Additional issues, such as, unsustainable expense
structure, lack of cash flow orientation, missed product
introductions, and successive quarterly revisions caused
Lucent’s credit measures to decline even further.
The depth and breadth of the restructuring announcement in
Lucent’s seven-point plan emphasizes the severity of the
situation.
In regards to the restructuring plan, Lucent must execute
on the reductions in workforce, rationalization of various
product lines, consolidation of corporate functions, and the
elimination of duplicate sales and marketing efforts to avoid
placing additional pressure on its credit rating.
Lucent’s most pressing requirement is to finalize
negotiations on a new $4.5 billion credit facility required for
liquidity in 2001. The credit facility, which will be secured
with Lucent and Agere assets, will give Lucent sufficient room
to execute future strategic initiatives.
The unsecured debt will be subordinate to this facility.
Additional concerns surround the ability for Lucent to execute
the IPO of Agere due to general market conditions.
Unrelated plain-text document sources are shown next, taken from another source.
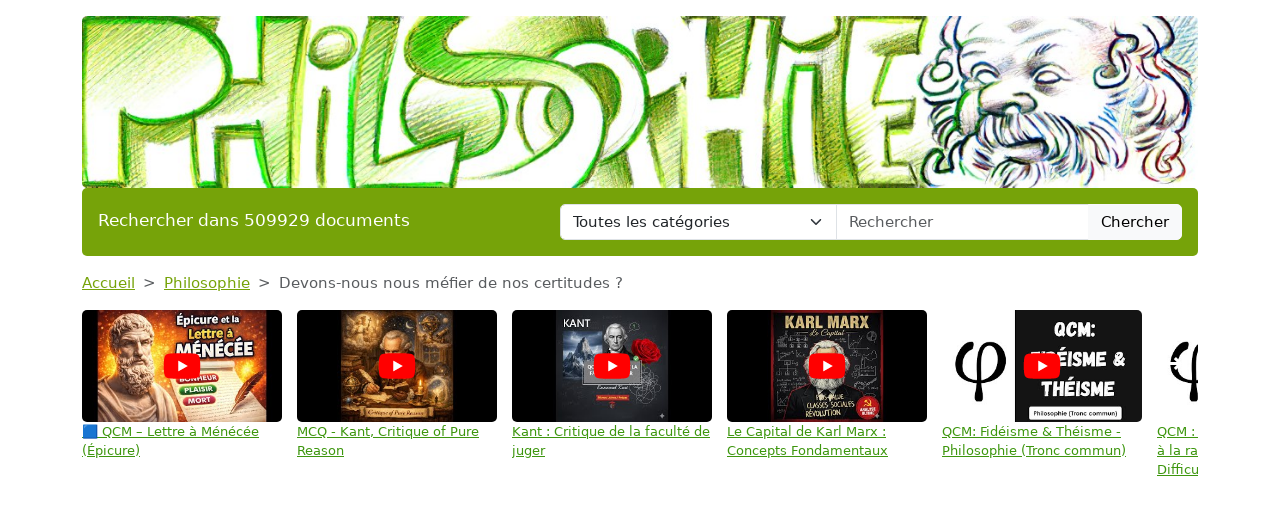

--- FILE ---
content_type: text/html; charset=utf-8
request_url: https://www.google.com/recaptcha/api2/aframe
body_size: 265
content:
<!DOCTYPE HTML><html><head><meta http-equiv="content-type" content="text/html; charset=UTF-8"></head><body><script nonce="pc5ken07V5VFn6P5_cTvNA">/** Anti-fraud and anti-abuse applications only. See google.com/recaptcha */ try{var clients={'sodar':'https://pagead2.googlesyndication.com/pagead/sodar?'};window.addEventListener("message",function(a){try{if(a.source===window.parent){var b=JSON.parse(a.data);var c=clients[b['id']];if(c){var d=document.createElement('img');d.src=c+b['params']+'&rc='+(localStorage.getItem("rc::a")?sessionStorage.getItem("rc::b"):"");window.document.body.appendChild(d);sessionStorage.setItem("rc::e",parseInt(sessionStorage.getItem("rc::e")||0)+1);localStorage.setItem("rc::h",'1769683610306');}}}catch(b){}});window.parent.postMessage("_grecaptcha_ready", "*");}catch(b){}</script></body></html>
Upon
completion of the IPO, Lucent will be able to assign $2.5
billion of its credit facility to Agere.
This credit facility will be unsecured if Agere has a ’2’
short-term debt rating and ’BBB’ long-term debt rating. The IPO
is also expected to provide Lucent with significant additional
liquidity.
Resolution of the Rating Outlook is dependent on Lucent
executing the above concerns. The successful placement of the
credit facility along with the Agere IPO will remove the
near-term pressures for this credit.
Longer term, the risk then moves to the execution of its
restructuring plans along with plans along with meeting its
aggressive revenue and cost control efforts.